Epstein Scandal Stains Both Sides of the Atlantic #
Senator Jon Husted faces a restless crowd in Ohio, where the ghosts of the Caribbean are now a campaign issue. The 2026 Senate race has transformed into a referendum on elite accountability, as Democrats under former Senator Sherrod Brown attack Husted over the Republican party’s proximity to the Jeffrey Epstein scandal. The New York Times reports that Ohio voters are expressing fury over the perceived impunity of the billionaire class, turning a quiet race into a battlefield of populist rage.
Across the ocean, the same rot is a punchline on the BBC. The debut of SNL UK included a deranged satire of Prime Minister Keir Starmer being asked if it was ever a good idea to give Peter Mandelson a job. Mandelson, the former ambassador to the U.S., remains a focal point of public disgust due to his documented ties to Epstein. Even the Royal Family is not immune; Buckingham Palace announced Princess Eugenie is expecting her third child, yet the statement was overshadowed by mentions of her parents’ involvement in the same predatory network.

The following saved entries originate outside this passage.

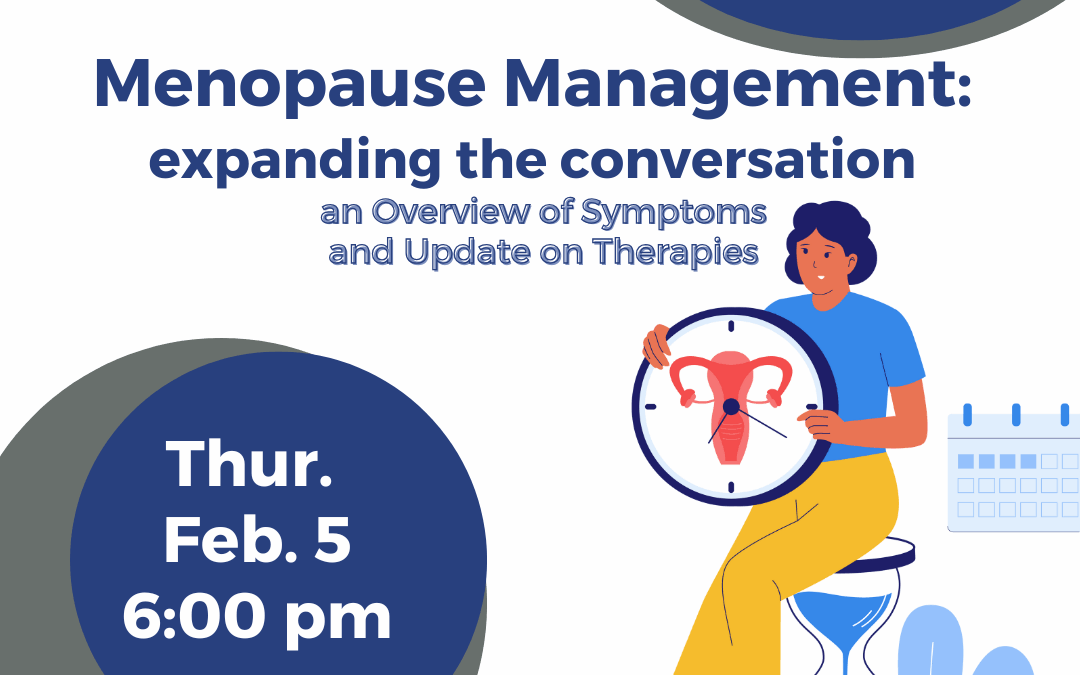 Menopause Management:
expanding the conversation

an Overview of Symptoms
and Update on Therapies

Thur.
Feb. 5
6:00 pm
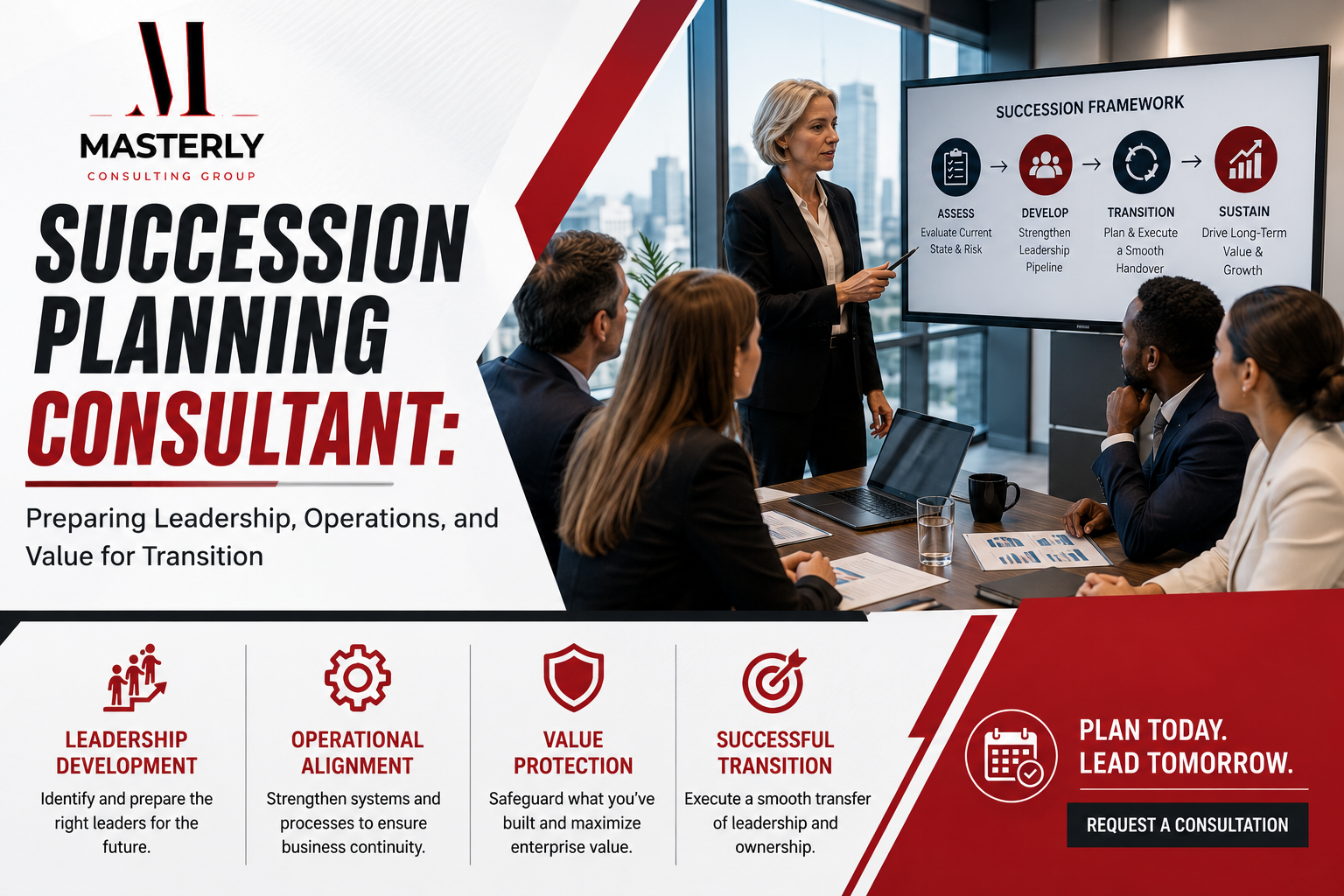 M
MASTERLY
CONSULTING GROUP

SUCCESSION PLANNING CONSULTANT:

Preparing Leadership, Operations, and Value for Transition

SUCCESSION FRAMEWORK

ASSESS
Evaluate Current State & Risk

DEVELOP
Strengthen Leadership Pipeline

TRANSITION
Plan & Execute a Smooth Handover

SUSTAIN
Drive Long-Term Value & Growth

LEADERSHIP DEVELOPMENT
Identify and prepare the right leaders for the future.

OPERATIONAL ALIGNMENT
Strengthen systems and processes to ensure business continuity.

VALUE PROTECTION
Safeguard what you've built and maximize enterprise value.

SUCCESSFUL TRANSITION
Execute a smooth transfer of leadership and ownership.

PLAN TODAY.
LEAD TOMORROW.

REQUEST A CONSULTATION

Read together, these events describe a global elite class still physically and politically anchored to a network that no investigation has fully dismantled. The thread linking a Senate race in Ohio, a sketch show in London, and a royal birth in Windsor is the name Jeffrey Epstein. This paper’s reading: the simulation of power continues only because the people at the top are still protecting each other's receipts. The causal link between these scandals is the persistent presence of an elite that operates entirely above the law they write for everyone else.